Well, enough of my ranting and raving. On to the theory. To defend the thesis that it is labor that lies at the heart of exchange value, Smith tells a little story about a deer hunter and a beaver hunter who meet in the woods and negotiate the terms on which they will trade deer for beavers. to their mutual advantage. Since according to Smith it takes two days to catch a beaver and one day to catch a deer [I accept Smith's hypothesis without demur, never having hunted day in my life], the deer hunter will not pay more than two deer for one beaver, and the beaver hunter will not accept less than two deer for one beaver. The reason, of course, is that if the deer hunter is asked to pay four deer for one beaver, which four deer it would take him two days to catch, he would be better off [labor being a curse, not a blessing, as the Good Book tells us] spending one day hunting beaver, and a second day hunting deer. He will then have, for his two days of labor, one beaver and two deer, rather than merely one beaver. The beaver hunter makes a parallel calculation, and so, by "the higgling and jiggling of the market," as Smith puts it, they arrive at a price of two deer for one beaver. [We are assuming, among other things, that each hunter has positive marginal utility for both beaver and deer, which may of course not actually be true. There are only so many beaver pelts one can put to good use, and only so much venison one can eat, but never mind.]
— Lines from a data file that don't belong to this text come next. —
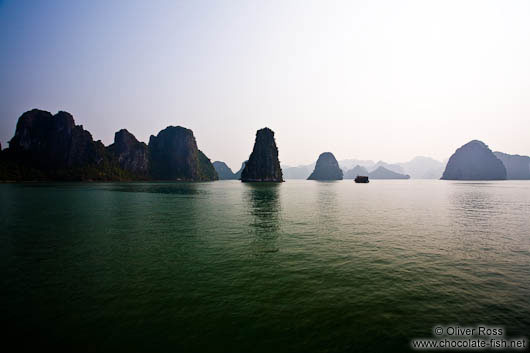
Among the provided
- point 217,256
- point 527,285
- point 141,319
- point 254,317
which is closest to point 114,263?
point 217,256

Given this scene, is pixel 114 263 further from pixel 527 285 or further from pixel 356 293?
pixel 527 285

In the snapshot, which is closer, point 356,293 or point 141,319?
point 141,319

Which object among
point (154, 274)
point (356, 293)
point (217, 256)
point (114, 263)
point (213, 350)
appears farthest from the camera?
point (217, 256)

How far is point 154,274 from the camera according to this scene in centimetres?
1667

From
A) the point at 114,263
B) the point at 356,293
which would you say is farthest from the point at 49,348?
the point at 356,293

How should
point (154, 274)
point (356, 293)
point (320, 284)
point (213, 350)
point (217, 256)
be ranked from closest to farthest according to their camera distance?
point (213, 350), point (356, 293), point (320, 284), point (154, 274), point (217, 256)

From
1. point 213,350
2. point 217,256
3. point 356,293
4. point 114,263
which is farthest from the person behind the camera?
point 217,256

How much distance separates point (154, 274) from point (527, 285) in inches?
1037

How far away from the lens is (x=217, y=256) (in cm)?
2075

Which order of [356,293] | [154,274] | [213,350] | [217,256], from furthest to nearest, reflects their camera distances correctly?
[217,256] → [154,274] → [356,293] → [213,350]

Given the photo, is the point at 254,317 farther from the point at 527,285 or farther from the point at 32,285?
the point at 527,285

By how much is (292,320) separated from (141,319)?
7491mm

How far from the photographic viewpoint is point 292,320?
11.0 meters

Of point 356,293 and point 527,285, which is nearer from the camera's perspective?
point 356,293
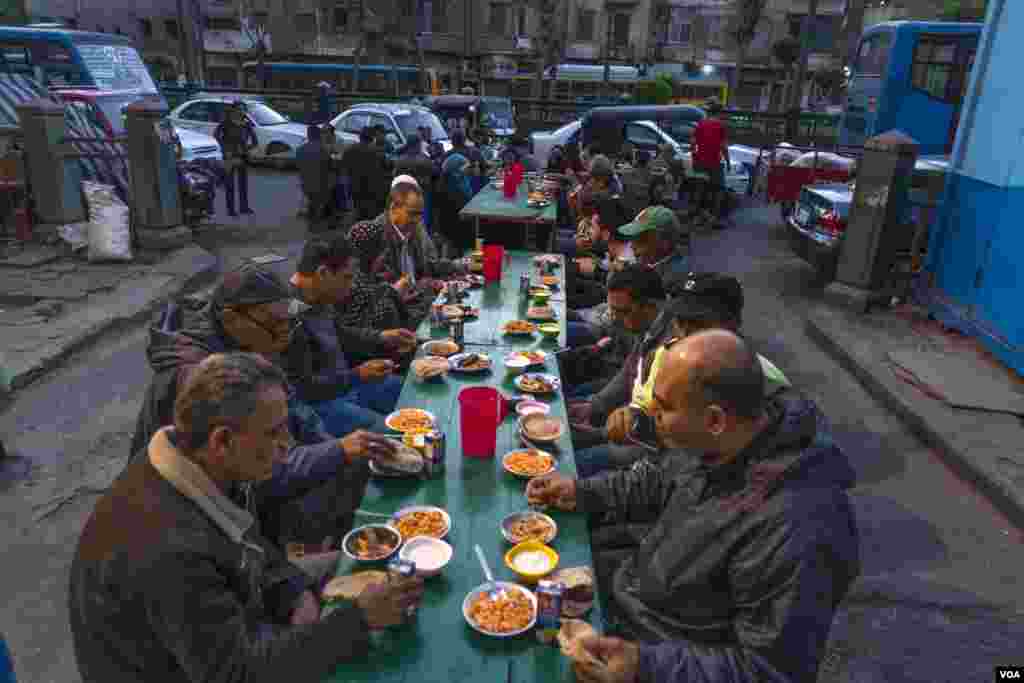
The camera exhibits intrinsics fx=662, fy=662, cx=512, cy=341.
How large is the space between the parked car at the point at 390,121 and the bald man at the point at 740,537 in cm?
1387

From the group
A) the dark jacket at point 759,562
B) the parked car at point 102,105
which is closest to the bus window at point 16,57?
the parked car at point 102,105

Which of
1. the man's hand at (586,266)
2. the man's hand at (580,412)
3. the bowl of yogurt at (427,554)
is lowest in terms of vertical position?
the man's hand at (580,412)

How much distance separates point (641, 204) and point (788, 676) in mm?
7567

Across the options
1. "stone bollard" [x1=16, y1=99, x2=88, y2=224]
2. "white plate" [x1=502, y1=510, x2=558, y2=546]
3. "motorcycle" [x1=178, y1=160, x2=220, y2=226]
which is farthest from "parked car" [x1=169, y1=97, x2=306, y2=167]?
"white plate" [x1=502, y1=510, x2=558, y2=546]

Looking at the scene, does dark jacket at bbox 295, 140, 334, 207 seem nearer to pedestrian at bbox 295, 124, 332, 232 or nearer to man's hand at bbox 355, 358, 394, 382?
pedestrian at bbox 295, 124, 332, 232

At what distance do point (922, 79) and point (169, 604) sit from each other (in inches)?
613

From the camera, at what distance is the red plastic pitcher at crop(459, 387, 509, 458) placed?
282cm

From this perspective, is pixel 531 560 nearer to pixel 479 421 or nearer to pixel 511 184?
pixel 479 421

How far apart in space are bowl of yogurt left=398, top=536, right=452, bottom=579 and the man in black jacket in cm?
21

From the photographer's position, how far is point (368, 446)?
272 centimetres

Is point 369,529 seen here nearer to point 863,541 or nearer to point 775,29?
point 863,541

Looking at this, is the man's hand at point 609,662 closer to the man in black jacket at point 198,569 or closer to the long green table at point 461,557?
the long green table at point 461,557

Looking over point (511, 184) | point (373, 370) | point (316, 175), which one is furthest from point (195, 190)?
point (373, 370)

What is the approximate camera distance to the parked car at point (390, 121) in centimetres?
1516
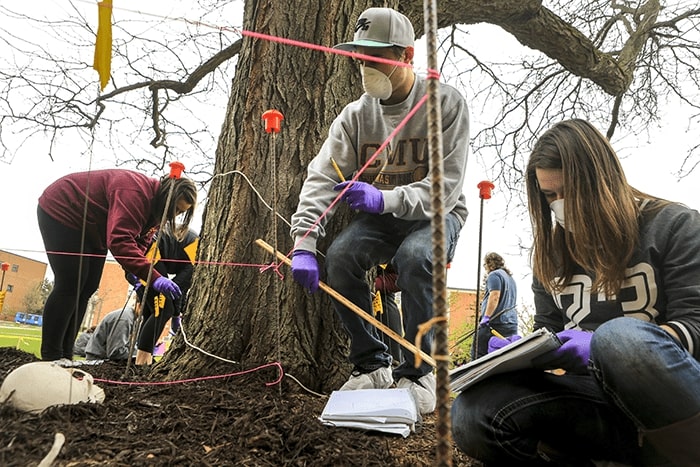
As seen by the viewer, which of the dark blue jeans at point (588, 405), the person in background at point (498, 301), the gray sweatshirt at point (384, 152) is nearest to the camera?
the dark blue jeans at point (588, 405)

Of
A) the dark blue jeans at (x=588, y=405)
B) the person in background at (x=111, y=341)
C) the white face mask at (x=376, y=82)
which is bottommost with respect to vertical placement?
the person in background at (x=111, y=341)

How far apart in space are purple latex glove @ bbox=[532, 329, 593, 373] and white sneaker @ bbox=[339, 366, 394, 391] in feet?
2.17

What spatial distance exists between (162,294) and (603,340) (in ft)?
8.52

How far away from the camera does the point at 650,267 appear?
3.66 ft

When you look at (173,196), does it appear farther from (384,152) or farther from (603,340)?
(603,340)

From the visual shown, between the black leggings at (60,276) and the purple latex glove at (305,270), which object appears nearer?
the purple latex glove at (305,270)

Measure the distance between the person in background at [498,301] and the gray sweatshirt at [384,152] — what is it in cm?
256

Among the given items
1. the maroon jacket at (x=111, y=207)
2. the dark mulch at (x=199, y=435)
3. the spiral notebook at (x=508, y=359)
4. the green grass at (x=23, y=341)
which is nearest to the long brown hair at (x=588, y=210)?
the spiral notebook at (x=508, y=359)

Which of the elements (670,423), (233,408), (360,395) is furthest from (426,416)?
(670,423)

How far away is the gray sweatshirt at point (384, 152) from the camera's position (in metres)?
1.66

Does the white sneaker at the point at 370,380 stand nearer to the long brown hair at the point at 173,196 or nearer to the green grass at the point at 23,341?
the long brown hair at the point at 173,196

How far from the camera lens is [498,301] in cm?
418

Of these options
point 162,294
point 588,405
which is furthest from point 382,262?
point 162,294

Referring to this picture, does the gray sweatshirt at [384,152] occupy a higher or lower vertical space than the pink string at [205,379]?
higher
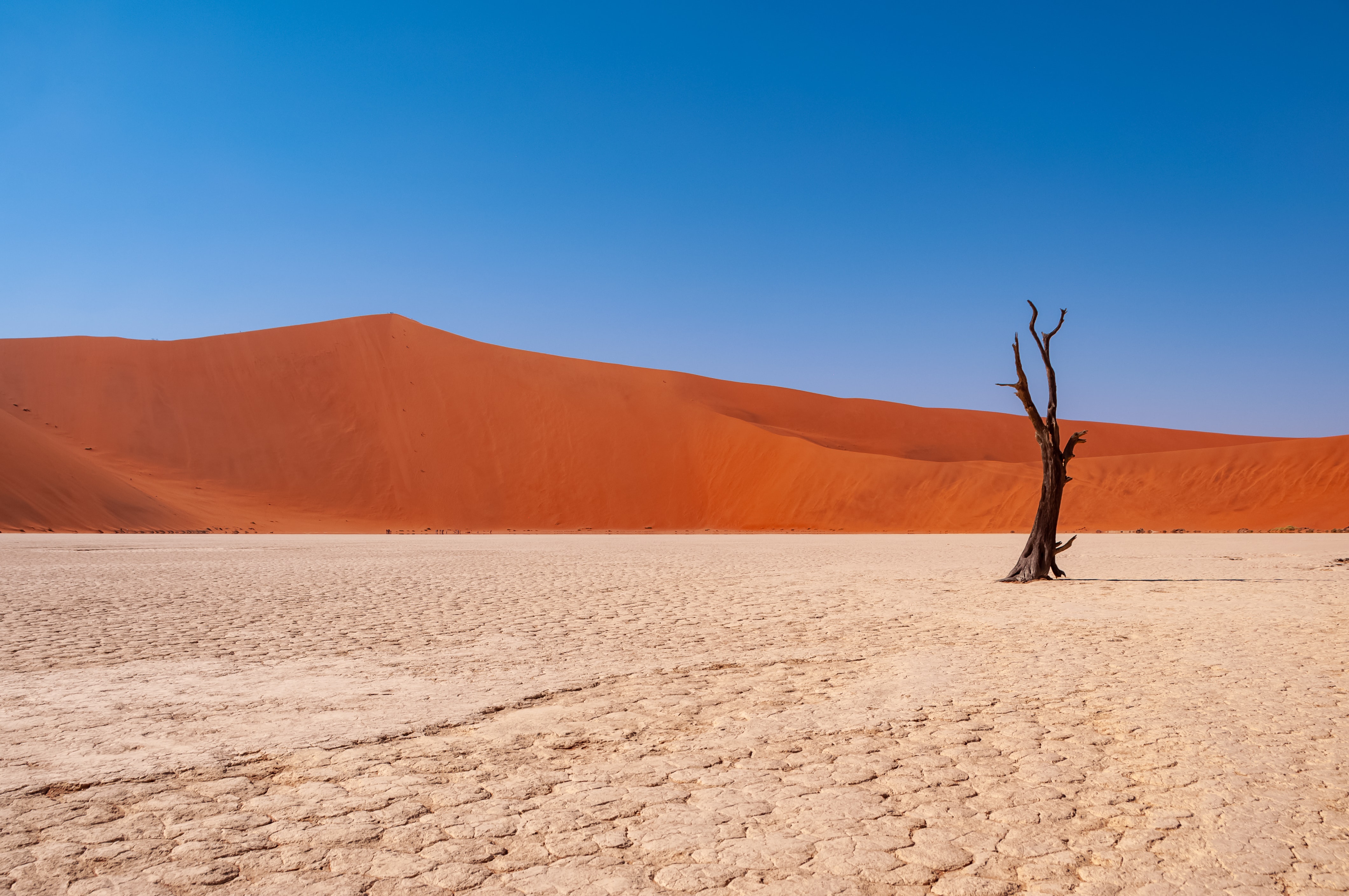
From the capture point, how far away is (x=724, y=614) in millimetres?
8805

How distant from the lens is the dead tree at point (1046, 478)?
1287 centimetres

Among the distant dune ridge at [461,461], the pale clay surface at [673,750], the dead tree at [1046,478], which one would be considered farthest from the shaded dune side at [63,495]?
the dead tree at [1046,478]

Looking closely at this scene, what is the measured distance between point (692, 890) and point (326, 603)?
318 inches

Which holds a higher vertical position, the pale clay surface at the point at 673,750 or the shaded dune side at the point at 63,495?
the shaded dune side at the point at 63,495

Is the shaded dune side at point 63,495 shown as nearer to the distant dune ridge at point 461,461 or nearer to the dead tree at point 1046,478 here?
the distant dune ridge at point 461,461

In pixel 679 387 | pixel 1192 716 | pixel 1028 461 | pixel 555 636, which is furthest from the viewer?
pixel 1028 461

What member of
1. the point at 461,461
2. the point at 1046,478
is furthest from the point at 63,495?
the point at 1046,478

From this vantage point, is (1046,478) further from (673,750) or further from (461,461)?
(461,461)

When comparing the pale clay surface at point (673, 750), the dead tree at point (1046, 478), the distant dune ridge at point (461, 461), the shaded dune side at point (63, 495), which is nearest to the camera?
the pale clay surface at point (673, 750)

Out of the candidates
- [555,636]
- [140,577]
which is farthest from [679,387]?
[555,636]

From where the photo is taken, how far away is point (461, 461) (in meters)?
45.0

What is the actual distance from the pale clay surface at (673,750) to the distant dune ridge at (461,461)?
94.7 ft

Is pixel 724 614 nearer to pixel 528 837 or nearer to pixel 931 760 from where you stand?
pixel 931 760

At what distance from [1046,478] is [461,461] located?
35.2 meters
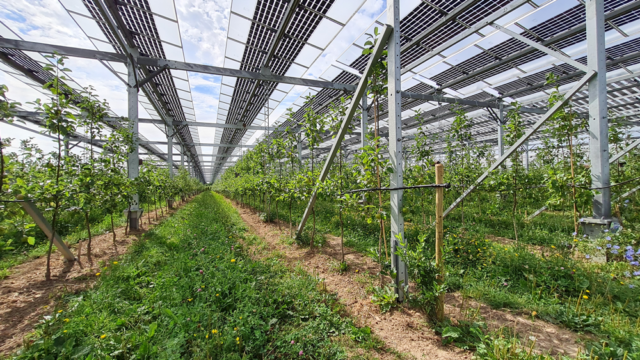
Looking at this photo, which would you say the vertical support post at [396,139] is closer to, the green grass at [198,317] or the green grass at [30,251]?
the green grass at [198,317]

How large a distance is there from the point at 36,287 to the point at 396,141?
529 cm

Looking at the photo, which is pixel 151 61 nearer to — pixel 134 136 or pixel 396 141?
pixel 134 136

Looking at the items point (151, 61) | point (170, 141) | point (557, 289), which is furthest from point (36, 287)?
point (170, 141)

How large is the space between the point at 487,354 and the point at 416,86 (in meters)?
8.98

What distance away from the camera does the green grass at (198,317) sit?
204cm

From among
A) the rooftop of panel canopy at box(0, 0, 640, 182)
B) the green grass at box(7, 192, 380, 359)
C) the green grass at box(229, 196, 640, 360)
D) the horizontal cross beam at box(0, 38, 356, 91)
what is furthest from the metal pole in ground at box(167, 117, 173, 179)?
the green grass at box(229, 196, 640, 360)

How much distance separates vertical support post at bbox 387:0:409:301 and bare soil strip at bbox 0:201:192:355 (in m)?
3.76

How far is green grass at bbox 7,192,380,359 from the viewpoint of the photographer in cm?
204

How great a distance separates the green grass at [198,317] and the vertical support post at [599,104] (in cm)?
468

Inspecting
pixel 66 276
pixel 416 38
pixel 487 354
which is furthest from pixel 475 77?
pixel 66 276

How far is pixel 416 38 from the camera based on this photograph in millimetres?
6062

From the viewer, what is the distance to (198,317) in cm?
239

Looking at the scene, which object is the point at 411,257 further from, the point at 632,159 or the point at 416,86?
the point at 632,159

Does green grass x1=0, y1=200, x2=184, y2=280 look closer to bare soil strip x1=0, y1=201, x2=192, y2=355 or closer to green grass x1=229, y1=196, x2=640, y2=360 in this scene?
bare soil strip x1=0, y1=201, x2=192, y2=355
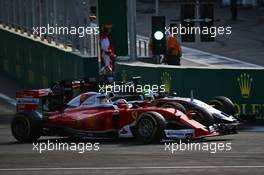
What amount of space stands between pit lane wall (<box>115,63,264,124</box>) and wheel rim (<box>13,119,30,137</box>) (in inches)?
206

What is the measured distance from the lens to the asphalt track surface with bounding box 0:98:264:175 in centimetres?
1472

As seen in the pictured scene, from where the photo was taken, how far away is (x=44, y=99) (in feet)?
66.2

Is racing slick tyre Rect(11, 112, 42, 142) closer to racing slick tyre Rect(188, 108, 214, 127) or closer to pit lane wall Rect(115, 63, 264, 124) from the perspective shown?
racing slick tyre Rect(188, 108, 214, 127)

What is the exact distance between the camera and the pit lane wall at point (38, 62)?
27953 millimetres

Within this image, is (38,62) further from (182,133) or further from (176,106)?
(182,133)

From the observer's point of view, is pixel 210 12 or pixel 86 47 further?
pixel 86 47

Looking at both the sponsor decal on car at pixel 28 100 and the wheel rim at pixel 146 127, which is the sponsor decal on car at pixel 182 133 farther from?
the sponsor decal on car at pixel 28 100

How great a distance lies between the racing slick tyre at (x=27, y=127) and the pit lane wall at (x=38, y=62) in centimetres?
769

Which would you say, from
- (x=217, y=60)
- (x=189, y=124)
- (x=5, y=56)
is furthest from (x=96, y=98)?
(x=217, y=60)

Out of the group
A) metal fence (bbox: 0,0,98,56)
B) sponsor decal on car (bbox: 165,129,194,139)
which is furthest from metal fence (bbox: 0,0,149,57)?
sponsor decal on car (bbox: 165,129,194,139)

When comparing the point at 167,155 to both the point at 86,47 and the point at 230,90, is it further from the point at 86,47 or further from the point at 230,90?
the point at 86,47

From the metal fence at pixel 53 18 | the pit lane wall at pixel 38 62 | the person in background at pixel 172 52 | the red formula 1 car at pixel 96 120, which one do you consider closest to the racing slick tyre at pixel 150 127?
the red formula 1 car at pixel 96 120

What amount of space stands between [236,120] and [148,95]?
6.34ft

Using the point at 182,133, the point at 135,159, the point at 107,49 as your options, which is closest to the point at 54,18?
the point at 107,49
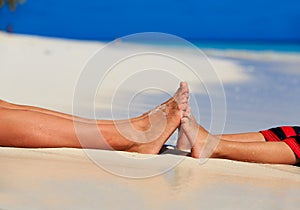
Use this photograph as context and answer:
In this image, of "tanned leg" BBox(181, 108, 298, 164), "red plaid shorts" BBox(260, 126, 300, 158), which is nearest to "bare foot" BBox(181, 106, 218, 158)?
"tanned leg" BBox(181, 108, 298, 164)

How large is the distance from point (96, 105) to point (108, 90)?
1143 millimetres

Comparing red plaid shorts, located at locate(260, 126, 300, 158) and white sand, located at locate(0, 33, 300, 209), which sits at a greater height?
red plaid shorts, located at locate(260, 126, 300, 158)

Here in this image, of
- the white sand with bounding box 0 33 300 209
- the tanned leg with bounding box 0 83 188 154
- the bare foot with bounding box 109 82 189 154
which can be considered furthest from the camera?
the bare foot with bounding box 109 82 189 154

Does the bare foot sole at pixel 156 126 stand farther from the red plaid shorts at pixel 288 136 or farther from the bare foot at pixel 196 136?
the red plaid shorts at pixel 288 136

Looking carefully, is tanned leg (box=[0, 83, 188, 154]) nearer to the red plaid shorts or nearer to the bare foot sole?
the bare foot sole

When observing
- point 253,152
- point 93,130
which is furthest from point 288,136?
point 93,130

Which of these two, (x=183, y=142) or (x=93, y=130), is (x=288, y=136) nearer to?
(x=183, y=142)

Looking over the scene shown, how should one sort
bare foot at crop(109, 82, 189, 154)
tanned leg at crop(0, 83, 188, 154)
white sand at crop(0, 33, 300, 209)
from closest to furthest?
1. white sand at crop(0, 33, 300, 209)
2. tanned leg at crop(0, 83, 188, 154)
3. bare foot at crop(109, 82, 189, 154)

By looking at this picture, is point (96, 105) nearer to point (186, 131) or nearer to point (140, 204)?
point (186, 131)

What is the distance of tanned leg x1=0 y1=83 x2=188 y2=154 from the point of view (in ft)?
7.43

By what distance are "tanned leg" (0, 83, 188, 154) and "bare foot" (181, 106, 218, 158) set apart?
1.2 inches

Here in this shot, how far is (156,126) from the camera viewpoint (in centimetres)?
240

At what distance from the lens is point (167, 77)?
295 centimetres

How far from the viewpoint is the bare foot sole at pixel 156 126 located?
7.81 ft
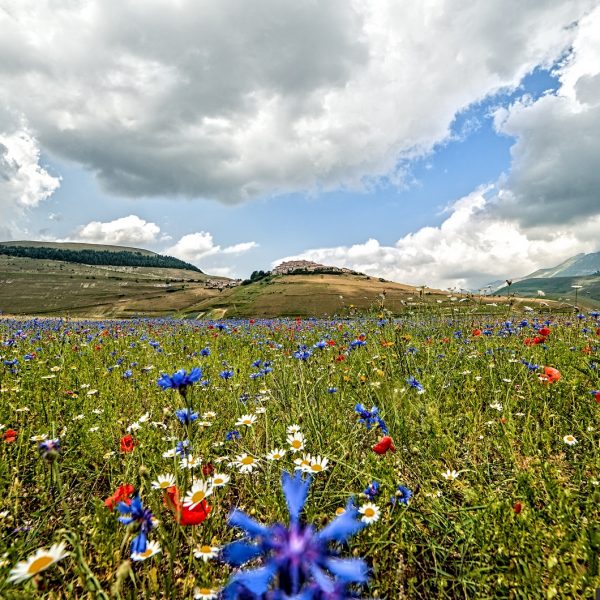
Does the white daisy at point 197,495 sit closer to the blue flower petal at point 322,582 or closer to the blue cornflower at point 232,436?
the blue cornflower at point 232,436

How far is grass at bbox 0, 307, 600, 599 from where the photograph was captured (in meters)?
2.03

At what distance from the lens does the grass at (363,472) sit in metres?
2.03

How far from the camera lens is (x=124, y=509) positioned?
1.49 metres

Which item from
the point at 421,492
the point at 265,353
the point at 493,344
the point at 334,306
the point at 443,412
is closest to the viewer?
the point at 421,492

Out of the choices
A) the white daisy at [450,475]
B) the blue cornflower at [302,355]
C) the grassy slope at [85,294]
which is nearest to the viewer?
the white daisy at [450,475]

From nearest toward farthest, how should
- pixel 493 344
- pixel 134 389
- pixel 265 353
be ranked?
pixel 134 389 → pixel 493 344 → pixel 265 353

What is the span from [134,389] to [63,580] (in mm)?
3367

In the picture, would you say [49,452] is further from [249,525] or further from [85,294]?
[85,294]

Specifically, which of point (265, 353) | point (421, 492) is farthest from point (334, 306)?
point (421, 492)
Immediately upon advancing this theory, Smith acknowledges that it applies only to the rude state of society 'before the appropriation of land and the accumulation of stock." The problem is this: Once some people have laid claim to ownership of the arable land, and are in a position to defend their claim by the majesty of the law and force of arms, aspiring farmers seeking to get a living by cultivating the soil will be compelled to pay rent to those landowners, and that payment of rent, he thought, would drive up the price at which the farmers would be willing to sell their grain at market. [Hence the appeal of the "New World," where, it was commonly said, there was virgin land owned by no one save disposable savages.] As for the "accumulation of stock," the hunting of deer and beaver requires beaver traps and rifles or bows and arrows. Those tools of the trade cost a certain amount of labor to produce, and they last for some average amount of time before they must be replaced. Now, there is in general no reason at all to suppose, Smith realized, that the same amount of time and effort goes into the making of the tools of the trade in each line of production. Some techniques of production are, as later economists learned to say, "capital intensive" while others are "labor intensive." Even under the most technologically primitive conditions, men and women are not stupid, and they will demand that the labor expended on the making of those means of production, that "stock," be compensated by an appropriate adjustment in the Natural Price, or Value, of the commodities produced with their aid.
And there Adam Smith stopped, unable to figure out how to take into account the appropriation of land and the accumulation of stock in the determination of natural price. Tomorrow, we shall meet David Ricardo's brilliant breakthrough -- embodied labor.